> _Reading text_
Powdermaker could have written more about the relationship between Hollywood and the military, even at her time (late 1940s), but the relationship then was still relatively nascent compared to now (I think…I am still researching this myself).
Tom Marvin
Which is to say, in a fine way, that even a medium such as film succumbs to the financial bottomline frenzy. Products with known market maximizations are just too attractive to investors. It is amazing that we get as much art as we do out of that business. This observation can be rotated 90 degrees to yield its value another way: That profits can be made with the [beyond technological] art that does come from Hollywood seems to reinforce the theory given above [HP] that the public is indeed not tone-deaf.
Maximilian Forte
I had similar thoughts, related to movie productions in line with a recent post about bleakness. Indeed there have been unique and astounding exceptions, as if some people within that industry recognize the degree to which they are caged and manage to muster the right resources and chances into the constellation needed to make that once-in-a-lifetime production, the only one which they are likely to look back at with some pride and a sense of personal vindication: I made art and not just stuff to pay the bills.
Powdermaker makes some severe judgments of the movie audience, when her fieldwork was on the production side, just as severe as those made by Horkheimer and Adorno in their “culture industry” paper. If people were such pathetically hopeless creatures, the revolutionaries would be left without prospects for a revolution, with a worthless theory on their hands, and without the means of explaining Mexico in 1910, Russia in 1917, China in 1949, Cuba in 1959, and so on, or how it is that they, as theorists, are above the “totalitarian” media system from which “none can escape.”

[Stored records]

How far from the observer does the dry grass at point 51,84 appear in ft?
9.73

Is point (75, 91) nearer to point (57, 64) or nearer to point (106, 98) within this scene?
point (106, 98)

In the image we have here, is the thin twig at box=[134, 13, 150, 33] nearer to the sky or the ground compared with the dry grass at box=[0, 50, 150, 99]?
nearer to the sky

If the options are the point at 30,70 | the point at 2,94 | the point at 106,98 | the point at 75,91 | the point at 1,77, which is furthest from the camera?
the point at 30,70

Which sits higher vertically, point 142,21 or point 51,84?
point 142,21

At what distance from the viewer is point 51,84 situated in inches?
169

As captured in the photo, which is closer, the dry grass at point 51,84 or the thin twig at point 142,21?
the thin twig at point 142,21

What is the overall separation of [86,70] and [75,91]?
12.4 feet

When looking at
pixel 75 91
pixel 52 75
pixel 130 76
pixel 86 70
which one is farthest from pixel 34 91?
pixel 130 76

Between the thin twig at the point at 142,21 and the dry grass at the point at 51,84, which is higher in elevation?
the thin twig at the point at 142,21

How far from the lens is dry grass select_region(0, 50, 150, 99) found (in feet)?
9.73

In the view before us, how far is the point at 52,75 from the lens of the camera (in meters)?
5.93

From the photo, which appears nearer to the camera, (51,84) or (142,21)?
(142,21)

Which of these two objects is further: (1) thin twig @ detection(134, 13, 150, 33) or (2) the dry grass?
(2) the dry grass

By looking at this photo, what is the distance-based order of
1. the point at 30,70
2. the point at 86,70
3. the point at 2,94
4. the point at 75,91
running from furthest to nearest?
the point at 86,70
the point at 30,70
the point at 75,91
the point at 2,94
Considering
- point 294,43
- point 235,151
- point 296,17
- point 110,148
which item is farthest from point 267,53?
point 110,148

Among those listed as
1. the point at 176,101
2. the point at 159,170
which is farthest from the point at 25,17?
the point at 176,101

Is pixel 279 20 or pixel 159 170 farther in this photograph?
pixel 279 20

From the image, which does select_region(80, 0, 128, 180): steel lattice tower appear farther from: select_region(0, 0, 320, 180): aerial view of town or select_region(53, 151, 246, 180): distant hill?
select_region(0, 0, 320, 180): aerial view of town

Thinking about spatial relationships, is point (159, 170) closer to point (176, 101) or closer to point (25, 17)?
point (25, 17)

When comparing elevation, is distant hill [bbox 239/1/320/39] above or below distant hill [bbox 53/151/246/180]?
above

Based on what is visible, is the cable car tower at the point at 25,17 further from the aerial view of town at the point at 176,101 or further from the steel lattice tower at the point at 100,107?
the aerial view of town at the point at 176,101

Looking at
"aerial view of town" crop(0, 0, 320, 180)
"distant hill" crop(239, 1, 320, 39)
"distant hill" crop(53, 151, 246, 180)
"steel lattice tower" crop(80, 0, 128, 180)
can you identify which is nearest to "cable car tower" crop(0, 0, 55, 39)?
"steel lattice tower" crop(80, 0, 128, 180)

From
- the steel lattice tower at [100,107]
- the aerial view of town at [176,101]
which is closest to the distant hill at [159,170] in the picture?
...
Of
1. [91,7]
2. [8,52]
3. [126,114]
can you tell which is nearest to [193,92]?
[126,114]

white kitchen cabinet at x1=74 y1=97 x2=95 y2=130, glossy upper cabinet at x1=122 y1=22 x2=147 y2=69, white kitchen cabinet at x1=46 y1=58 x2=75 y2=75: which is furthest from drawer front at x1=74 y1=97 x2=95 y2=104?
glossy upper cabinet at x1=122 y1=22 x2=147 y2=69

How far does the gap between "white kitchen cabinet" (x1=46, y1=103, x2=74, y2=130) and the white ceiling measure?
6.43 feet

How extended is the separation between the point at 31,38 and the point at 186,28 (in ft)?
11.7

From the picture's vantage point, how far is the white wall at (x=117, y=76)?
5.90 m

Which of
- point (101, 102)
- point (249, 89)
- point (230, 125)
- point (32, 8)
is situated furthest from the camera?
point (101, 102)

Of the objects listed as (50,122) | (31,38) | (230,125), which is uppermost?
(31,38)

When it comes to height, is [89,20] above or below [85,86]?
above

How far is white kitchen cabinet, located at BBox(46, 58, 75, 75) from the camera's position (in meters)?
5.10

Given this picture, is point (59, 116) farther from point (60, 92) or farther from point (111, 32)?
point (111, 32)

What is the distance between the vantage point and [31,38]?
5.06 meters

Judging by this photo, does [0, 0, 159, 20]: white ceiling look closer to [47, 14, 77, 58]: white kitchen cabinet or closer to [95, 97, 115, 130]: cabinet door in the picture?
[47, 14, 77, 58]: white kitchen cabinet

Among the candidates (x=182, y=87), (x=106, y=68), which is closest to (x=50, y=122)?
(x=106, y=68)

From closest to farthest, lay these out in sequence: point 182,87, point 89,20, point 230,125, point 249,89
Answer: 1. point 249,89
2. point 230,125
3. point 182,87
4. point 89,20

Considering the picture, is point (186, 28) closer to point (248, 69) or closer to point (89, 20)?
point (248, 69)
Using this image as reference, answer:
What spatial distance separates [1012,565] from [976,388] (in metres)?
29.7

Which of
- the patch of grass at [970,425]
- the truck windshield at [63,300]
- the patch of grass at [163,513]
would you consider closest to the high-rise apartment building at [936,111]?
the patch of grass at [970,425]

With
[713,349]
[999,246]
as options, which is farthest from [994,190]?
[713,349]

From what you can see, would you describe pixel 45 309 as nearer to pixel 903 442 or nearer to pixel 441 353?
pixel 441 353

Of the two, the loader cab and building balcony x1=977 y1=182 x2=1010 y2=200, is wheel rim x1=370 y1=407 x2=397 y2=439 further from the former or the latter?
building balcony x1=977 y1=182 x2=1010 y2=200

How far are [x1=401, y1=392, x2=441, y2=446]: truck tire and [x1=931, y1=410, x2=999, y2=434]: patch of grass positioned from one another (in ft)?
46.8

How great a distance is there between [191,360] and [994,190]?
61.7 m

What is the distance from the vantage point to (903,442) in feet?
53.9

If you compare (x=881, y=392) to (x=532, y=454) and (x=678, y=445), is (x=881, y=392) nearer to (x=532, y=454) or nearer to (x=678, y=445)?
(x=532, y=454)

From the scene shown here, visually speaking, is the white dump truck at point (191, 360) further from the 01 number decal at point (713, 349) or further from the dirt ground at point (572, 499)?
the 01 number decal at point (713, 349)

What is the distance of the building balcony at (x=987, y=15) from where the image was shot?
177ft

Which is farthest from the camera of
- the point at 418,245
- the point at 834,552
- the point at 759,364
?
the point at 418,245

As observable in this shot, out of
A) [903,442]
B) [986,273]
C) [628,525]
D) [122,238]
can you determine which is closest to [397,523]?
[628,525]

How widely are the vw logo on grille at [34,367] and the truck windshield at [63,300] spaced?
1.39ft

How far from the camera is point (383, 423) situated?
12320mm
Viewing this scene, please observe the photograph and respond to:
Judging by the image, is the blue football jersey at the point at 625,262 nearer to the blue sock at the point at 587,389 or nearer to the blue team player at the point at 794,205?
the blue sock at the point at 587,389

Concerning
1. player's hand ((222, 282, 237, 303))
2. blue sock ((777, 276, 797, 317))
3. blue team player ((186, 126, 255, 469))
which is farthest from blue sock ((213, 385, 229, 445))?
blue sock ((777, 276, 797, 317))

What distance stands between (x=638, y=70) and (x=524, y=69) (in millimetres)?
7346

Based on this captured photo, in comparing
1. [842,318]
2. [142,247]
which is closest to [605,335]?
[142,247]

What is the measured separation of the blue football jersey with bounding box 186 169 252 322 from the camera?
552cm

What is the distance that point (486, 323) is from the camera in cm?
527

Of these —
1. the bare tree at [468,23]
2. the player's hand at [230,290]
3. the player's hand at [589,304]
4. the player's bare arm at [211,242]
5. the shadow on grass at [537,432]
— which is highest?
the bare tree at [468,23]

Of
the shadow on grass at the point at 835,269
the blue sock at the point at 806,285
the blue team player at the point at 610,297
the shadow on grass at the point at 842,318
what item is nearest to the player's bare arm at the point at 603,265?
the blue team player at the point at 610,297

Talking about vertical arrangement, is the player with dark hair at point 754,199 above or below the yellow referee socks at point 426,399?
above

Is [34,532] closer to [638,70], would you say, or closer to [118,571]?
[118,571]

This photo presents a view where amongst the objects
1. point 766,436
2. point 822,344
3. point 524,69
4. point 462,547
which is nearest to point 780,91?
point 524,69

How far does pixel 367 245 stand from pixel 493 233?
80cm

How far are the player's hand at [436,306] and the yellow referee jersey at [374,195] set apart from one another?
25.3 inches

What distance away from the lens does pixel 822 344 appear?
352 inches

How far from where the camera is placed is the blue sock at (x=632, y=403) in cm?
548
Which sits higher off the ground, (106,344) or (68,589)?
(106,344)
--
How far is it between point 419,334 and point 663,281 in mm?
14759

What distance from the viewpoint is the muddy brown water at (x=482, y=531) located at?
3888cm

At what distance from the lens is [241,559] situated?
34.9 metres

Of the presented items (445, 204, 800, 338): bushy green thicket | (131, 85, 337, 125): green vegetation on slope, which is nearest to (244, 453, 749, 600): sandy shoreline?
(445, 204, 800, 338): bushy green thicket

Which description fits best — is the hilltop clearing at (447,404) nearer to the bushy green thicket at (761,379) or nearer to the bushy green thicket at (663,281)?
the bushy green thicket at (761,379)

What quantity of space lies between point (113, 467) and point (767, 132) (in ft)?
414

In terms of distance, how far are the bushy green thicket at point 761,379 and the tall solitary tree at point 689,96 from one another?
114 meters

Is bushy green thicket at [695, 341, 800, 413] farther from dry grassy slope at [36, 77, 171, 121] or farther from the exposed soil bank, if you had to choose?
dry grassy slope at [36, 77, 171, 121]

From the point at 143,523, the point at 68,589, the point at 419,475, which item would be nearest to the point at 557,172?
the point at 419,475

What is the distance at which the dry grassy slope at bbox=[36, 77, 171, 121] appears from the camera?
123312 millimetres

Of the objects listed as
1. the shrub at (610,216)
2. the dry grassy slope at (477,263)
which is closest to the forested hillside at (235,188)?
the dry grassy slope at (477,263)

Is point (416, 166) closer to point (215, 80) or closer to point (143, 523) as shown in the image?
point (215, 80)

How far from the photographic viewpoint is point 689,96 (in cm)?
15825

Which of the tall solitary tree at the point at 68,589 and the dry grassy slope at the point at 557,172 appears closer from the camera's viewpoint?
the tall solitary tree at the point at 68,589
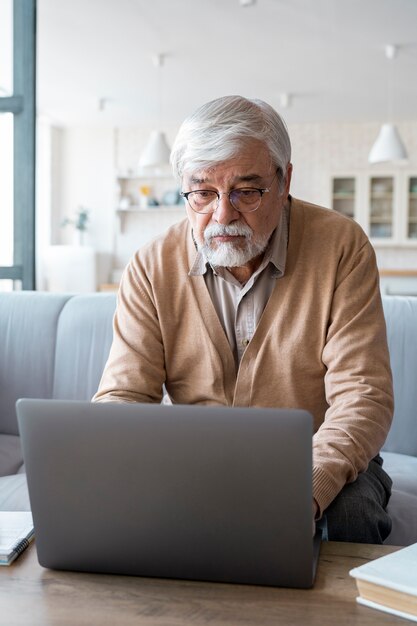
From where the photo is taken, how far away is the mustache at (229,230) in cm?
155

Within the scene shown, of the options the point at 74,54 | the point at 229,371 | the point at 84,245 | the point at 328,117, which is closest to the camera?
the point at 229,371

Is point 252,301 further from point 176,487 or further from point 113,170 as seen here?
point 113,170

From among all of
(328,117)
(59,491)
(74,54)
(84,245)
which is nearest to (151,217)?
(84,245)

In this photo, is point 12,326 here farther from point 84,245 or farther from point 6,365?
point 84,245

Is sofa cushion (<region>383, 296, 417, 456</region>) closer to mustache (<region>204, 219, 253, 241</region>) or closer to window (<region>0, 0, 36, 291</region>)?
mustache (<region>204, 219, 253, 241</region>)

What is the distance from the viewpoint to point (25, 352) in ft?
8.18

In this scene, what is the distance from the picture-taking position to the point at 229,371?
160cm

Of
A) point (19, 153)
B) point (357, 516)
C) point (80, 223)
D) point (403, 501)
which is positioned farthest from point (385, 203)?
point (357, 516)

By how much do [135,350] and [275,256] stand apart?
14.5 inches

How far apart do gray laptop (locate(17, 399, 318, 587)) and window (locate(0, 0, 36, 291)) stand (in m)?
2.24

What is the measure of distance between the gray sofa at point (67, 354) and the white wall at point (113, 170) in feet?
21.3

> _Actions to take_
a - In the Hollywood comments, rewrite the paragraph beginning "Powdermaker makes some severe judgments" as a shorter paragraph that keeps its main facts.
b - List every country the Hollywood comments name together with a year of revolution, giving each year.
c - In the Hollywood comments, whose "culture industry" paper are Powdermaker's judgments of the movie audience compared to?
These records come from a separate source.

> _Outputs in order_
a - Powdermaker judges movie audiences as harshly as Horkheimer and Adorno did in their "culture industry" paper, though her fieldwork was on the production side. If people were that hopeless, revolutionaries would have no prospect of revolution and a worthless theory. They also could not explain Mexico in 1910, Russia in 1917, China in 1949 or Cuba in 1959. Nor could they explain how they themselves, as theorists, stand above a "totalitarian" media system that "none can escape."

b -
- Mexico, 1910
- Russia, 1917
- China, 1949
- Cuba, 1959

c - Horkheimer and Adorno's.